DIRECTIONS =>
a) In the rally excerpt below, what name has Jack Kemsley given to the second rally run alongside the R.A.C. Rally?
b) Pick up the R.A.C. Rally excerpt after its final sentence and carry it forward.

***** EXCERPT TO READ

One of the F.I.A.’s current rules for the European Rally Championship concerns the groups of cars which are eligible to enter the qualifying events. No organiser may allow cars of Groups 5 and 6, for instance, to take part. The Alpine Rally, in its desire to allow owners of prototypes to participate, opted out of the Championship and threw its entry list open to cars of Groups 1 to 6.
The R.A.C. Rally has done something quite different, but with virtually the same effect. Anxious to retain whatever attraction European Championship event has nowadays, Jack Kemsley, arch-organiser of the R.A.C., has devised a second rally which will be roll in conjunction with the R.A.C. Rally, over the same route and using the same time schedules. This he has called the European Club Rally. In so doing, he has demonstrated his affection for the thousands of Club drivers who regularly enter their Group 5 and 6 cars in weekend rallies up and down the country, for this part of the joint event will accept cars of all six groups in its list.
Factory entries in the R.A.C. Rally include three cars from Porsche, four from Saab, four from Wartburg, two from Skoda, and no less than six from Lancia, although this figure may be reduced if any mishaps occur during the Tour de Corse, only a week before the R.A.C. Rally starts.
These are backed by private entries from Britain, the Continent and Scandinavia, some of them capable of winning even against factory teams.
But the strongest challenge comes from Saab. Porsche and Lancia. Vic Elford will certainly be in the Porsche team (having withdrawn his entry in the Marathon), and his team mates will be chosen from Ake Andersson. Björn Waldedard and Pauli Toivonen, all three with several International wins to their credit.

**********
***** DATASET

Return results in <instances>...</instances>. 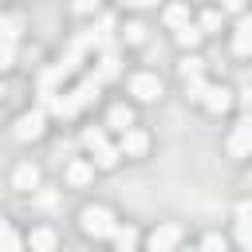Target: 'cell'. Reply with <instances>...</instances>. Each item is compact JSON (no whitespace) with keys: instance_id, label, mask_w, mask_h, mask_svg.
I'll use <instances>...</instances> for the list:
<instances>
[{"instance_id":"obj_29","label":"cell","mask_w":252,"mask_h":252,"mask_svg":"<svg viewBox=\"0 0 252 252\" xmlns=\"http://www.w3.org/2000/svg\"><path fill=\"white\" fill-rule=\"evenodd\" d=\"M126 4H134V8H146V4H154V0H126Z\"/></svg>"},{"instance_id":"obj_12","label":"cell","mask_w":252,"mask_h":252,"mask_svg":"<svg viewBox=\"0 0 252 252\" xmlns=\"http://www.w3.org/2000/svg\"><path fill=\"white\" fill-rule=\"evenodd\" d=\"M201 102H205V106H209V110H224V106H228V102H232V98H228V91H224V87H209V91H205V98H201Z\"/></svg>"},{"instance_id":"obj_14","label":"cell","mask_w":252,"mask_h":252,"mask_svg":"<svg viewBox=\"0 0 252 252\" xmlns=\"http://www.w3.org/2000/svg\"><path fill=\"white\" fill-rule=\"evenodd\" d=\"M110 236H114L118 252H134V240H138V232H134L130 224H126V228H118V224H114V232H110Z\"/></svg>"},{"instance_id":"obj_2","label":"cell","mask_w":252,"mask_h":252,"mask_svg":"<svg viewBox=\"0 0 252 252\" xmlns=\"http://www.w3.org/2000/svg\"><path fill=\"white\" fill-rule=\"evenodd\" d=\"M130 94H134V98H142V102H154V98L161 94V79H158V75H150V71H142V75H134V79H130Z\"/></svg>"},{"instance_id":"obj_9","label":"cell","mask_w":252,"mask_h":252,"mask_svg":"<svg viewBox=\"0 0 252 252\" xmlns=\"http://www.w3.org/2000/svg\"><path fill=\"white\" fill-rule=\"evenodd\" d=\"M94 94H98V79H83V83H79V87H75L67 98H71L75 106H83V102H91Z\"/></svg>"},{"instance_id":"obj_10","label":"cell","mask_w":252,"mask_h":252,"mask_svg":"<svg viewBox=\"0 0 252 252\" xmlns=\"http://www.w3.org/2000/svg\"><path fill=\"white\" fill-rule=\"evenodd\" d=\"M232 47H236V55H248V47H252V20L248 16L236 24V43Z\"/></svg>"},{"instance_id":"obj_8","label":"cell","mask_w":252,"mask_h":252,"mask_svg":"<svg viewBox=\"0 0 252 252\" xmlns=\"http://www.w3.org/2000/svg\"><path fill=\"white\" fill-rule=\"evenodd\" d=\"M91 150H94V165H98V169H114V165H118V150H114V146H106V138H102V142H94Z\"/></svg>"},{"instance_id":"obj_13","label":"cell","mask_w":252,"mask_h":252,"mask_svg":"<svg viewBox=\"0 0 252 252\" xmlns=\"http://www.w3.org/2000/svg\"><path fill=\"white\" fill-rule=\"evenodd\" d=\"M91 173H94V169H91L87 161H71V165H67V181H71V185H87Z\"/></svg>"},{"instance_id":"obj_17","label":"cell","mask_w":252,"mask_h":252,"mask_svg":"<svg viewBox=\"0 0 252 252\" xmlns=\"http://www.w3.org/2000/svg\"><path fill=\"white\" fill-rule=\"evenodd\" d=\"M20 248H24V240L4 224V228H0V252H20Z\"/></svg>"},{"instance_id":"obj_23","label":"cell","mask_w":252,"mask_h":252,"mask_svg":"<svg viewBox=\"0 0 252 252\" xmlns=\"http://www.w3.org/2000/svg\"><path fill=\"white\" fill-rule=\"evenodd\" d=\"M16 32H20V20H0V35H4L8 43L16 39Z\"/></svg>"},{"instance_id":"obj_24","label":"cell","mask_w":252,"mask_h":252,"mask_svg":"<svg viewBox=\"0 0 252 252\" xmlns=\"http://www.w3.org/2000/svg\"><path fill=\"white\" fill-rule=\"evenodd\" d=\"M12 55H16V51H12V43L4 39V43H0V71H8V67H12Z\"/></svg>"},{"instance_id":"obj_15","label":"cell","mask_w":252,"mask_h":252,"mask_svg":"<svg viewBox=\"0 0 252 252\" xmlns=\"http://www.w3.org/2000/svg\"><path fill=\"white\" fill-rule=\"evenodd\" d=\"M165 24H169V28H185V24H189V8H185V4H169V8H165Z\"/></svg>"},{"instance_id":"obj_27","label":"cell","mask_w":252,"mask_h":252,"mask_svg":"<svg viewBox=\"0 0 252 252\" xmlns=\"http://www.w3.org/2000/svg\"><path fill=\"white\" fill-rule=\"evenodd\" d=\"M98 0H75V12H94Z\"/></svg>"},{"instance_id":"obj_3","label":"cell","mask_w":252,"mask_h":252,"mask_svg":"<svg viewBox=\"0 0 252 252\" xmlns=\"http://www.w3.org/2000/svg\"><path fill=\"white\" fill-rule=\"evenodd\" d=\"M177 240H181V228L177 224H161V228L150 232V252H173Z\"/></svg>"},{"instance_id":"obj_1","label":"cell","mask_w":252,"mask_h":252,"mask_svg":"<svg viewBox=\"0 0 252 252\" xmlns=\"http://www.w3.org/2000/svg\"><path fill=\"white\" fill-rule=\"evenodd\" d=\"M83 232L94 236V240L110 236V232H114V217H110V209H102V205H87V209H83Z\"/></svg>"},{"instance_id":"obj_20","label":"cell","mask_w":252,"mask_h":252,"mask_svg":"<svg viewBox=\"0 0 252 252\" xmlns=\"http://www.w3.org/2000/svg\"><path fill=\"white\" fill-rule=\"evenodd\" d=\"M110 75H118V55H102V67H98V79H110Z\"/></svg>"},{"instance_id":"obj_22","label":"cell","mask_w":252,"mask_h":252,"mask_svg":"<svg viewBox=\"0 0 252 252\" xmlns=\"http://www.w3.org/2000/svg\"><path fill=\"white\" fill-rule=\"evenodd\" d=\"M122 35H126V43H142V39H146V28H142V24H126Z\"/></svg>"},{"instance_id":"obj_5","label":"cell","mask_w":252,"mask_h":252,"mask_svg":"<svg viewBox=\"0 0 252 252\" xmlns=\"http://www.w3.org/2000/svg\"><path fill=\"white\" fill-rule=\"evenodd\" d=\"M39 134H43V114H39V110L20 114V122H16V138H20V142H32V138H39Z\"/></svg>"},{"instance_id":"obj_6","label":"cell","mask_w":252,"mask_h":252,"mask_svg":"<svg viewBox=\"0 0 252 252\" xmlns=\"http://www.w3.org/2000/svg\"><path fill=\"white\" fill-rule=\"evenodd\" d=\"M248 150H252V122H236V130L228 138V154L232 158H244Z\"/></svg>"},{"instance_id":"obj_18","label":"cell","mask_w":252,"mask_h":252,"mask_svg":"<svg viewBox=\"0 0 252 252\" xmlns=\"http://www.w3.org/2000/svg\"><path fill=\"white\" fill-rule=\"evenodd\" d=\"M201 67H205V59H197V55L181 59V79H197V75H201Z\"/></svg>"},{"instance_id":"obj_21","label":"cell","mask_w":252,"mask_h":252,"mask_svg":"<svg viewBox=\"0 0 252 252\" xmlns=\"http://www.w3.org/2000/svg\"><path fill=\"white\" fill-rule=\"evenodd\" d=\"M185 83H189V98H193V102H201V98H205V91H209V83H205L201 75H197V79H185Z\"/></svg>"},{"instance_id":"obj_4","label":"cell","mask_w":252,"mask_h":252,"mask_svg":"<svg viewBox=\"0 0 252 252\" xmlns=\"http://www.w3.org/2000/svg\"><path fill=\"white\" fill-rule=\"evenodd\" d=\"M146 146H150V138H146V130H134V126H126V130H122V146H118V154H130V158H142V154H146Z\"/></svg>"},{"instance_id":"obj_26","label":"cell","mask_w":252,"mask_h":252,"mask_svg":"<svg viewBox=\"0 0 252 252\" xmlns=\"http://www.w3.org/2000/svg\"><path fill=\"white\" fill-rule=\"evenodd\" d=\"M201 28H205V32H213V28H220V12H205V20H201Z\"/></svg>"},{"instance_id":"obj_25","label":"cell","mask_w":252,"mask_h":252,"mask_svg":"<svg viewBox=\"0 0 252 252\" xmlns=\"http://www.w3.org/2000/svg\"><path fill=\"white\" fill-rule=\"evenodd\" d=\"M201 252H224V240H220V236H205Z\"/></svg>"},{"instance_id":"obj_30","label":"cell","mask_w":252,"mask_h":252,"mask_svg":"<svg viewBox=\"0 0 252 252\" xmlns=\"http://www.w3.org/2000/svg\"><path fill=\"white\" fill-rule=\"evenodd\" d=\"M4 224H8V220H4V217H0V228H4Z\"/></svg>"},{"instance_id":"obj_19","label":"cell","mask_w":252,"mask_h":252,"mask_svg":"<svg viewBox=\"0 0 252 252\" xmlns=\"http://www.w3.org/2000/svg\"><path fill=\"white\" fill-rule=\"evenodd\" d=\"M197 39H201V32H197V28H189V24H185V28H177V43H181V47H193Z\"/></svg>"},{"instance_id":"obj_7","label":"cell","mask_w":252,"mask_h":252,"mask_svg":"<svg viewBox=\"0 0 252 252\" xmlns=\"http://www.w3.org/2000/svg\"><path fill=\"white\" fill-rule=\"evenodd\" d=\"M12 185H16L20 193H32V189L39 185V169H35V165H20V169L12 173Z\"/></svg>"},{"instance_id":"obj_11","label":"cell","mask_w":252,"mask_h":252,"mask_svg":"<svg viewBox=\"0 0 252 252\" xmlns=\"http://www.w3.org/2000/svg\"><path fill=\"white\" fill-rule=\"evenodd\" d=\"M28 244H32V252H51V248H55V232H51V228H35V232L28 236Z\"/></svg>"},{"instance_id":"obj_31","label":"cell","mask_w":252,"mask_h":252,"mask_svg":"<svg viewBox=\"0 0 252 252\" xmlns=\"http://www.w3.org/2000/svg\"><path fill=\"white\" fill-rule=\"evenodd\" d=\"M0 94H4V87H0Z\"/></svg>"},{"instance_id":"obj_28","label":"cell","mask_w":252,"mask_h":252,"mask_svg":"<svg viewBox=\"0 0 252 252\" xmlns=\"http://www.w3.org/2000/svg\"><path fill=\"white\" fill-rule=\"evenodd\" d=\"M240 4H244V0H224V8H232V12H236Z\"/></svg>"},{"instance_id":"obj_16","label":"cell","mask_w":252,"mask_h":252,"mask_svg":"<svg viewBox=\"0 0 252 252\" xmlns=\"http://www.w3.org/2000/svg\"><path fill=\"white\" fill-rule=\"evenodd\" d=\"M106 122H110L114 130H126V126H134V110H130V106H114Z\"/></svg>"}]
</instances>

**********

THE RESPONSES =>
a) The European Club Rally.

b)
The Saab team (presumably using V4s, not 99s) will include Tom Tram, Carl Orrenius, Hakan Lindberg and Simo Lampinen.
The Lancia team is really International, with Pat Moss-Carlsson/Liz Nyström, Hannu Mikkola/Jyrki Ahava, Harry Källström/Gunnar Haagbom, Sandro Munari/Geraint Phillips and Rauno Aaltonen/Henry Liddon—three Finns, three Swedes, two English drivers, one Italian and one Welsh. Aaltonen and Liddon, of course, have been B.M.C. drivers for several years, but those ties are now broken, although they will be doing the Marathon in a B.M.C. 1800.
The identity of the sixth Lancia crew is still something of a mystery. It is more than strongly rumoured that if certain commercial difficulties can be overcome, the driver will be one S. Moss, Esq. Wouldn’t it be a turn-up for the books if D. S. J. were to be his co-driver?
The rally will begin at 11 a.m. on Saturday, November 16th, from the Centre Airport Hotel, London Airport. We do not have the space to publish the complete itinerary, but a detailed guide to all the special stages and competitors will appear in our companion weekly, Motoring News, the Thursday before the start.—G. P.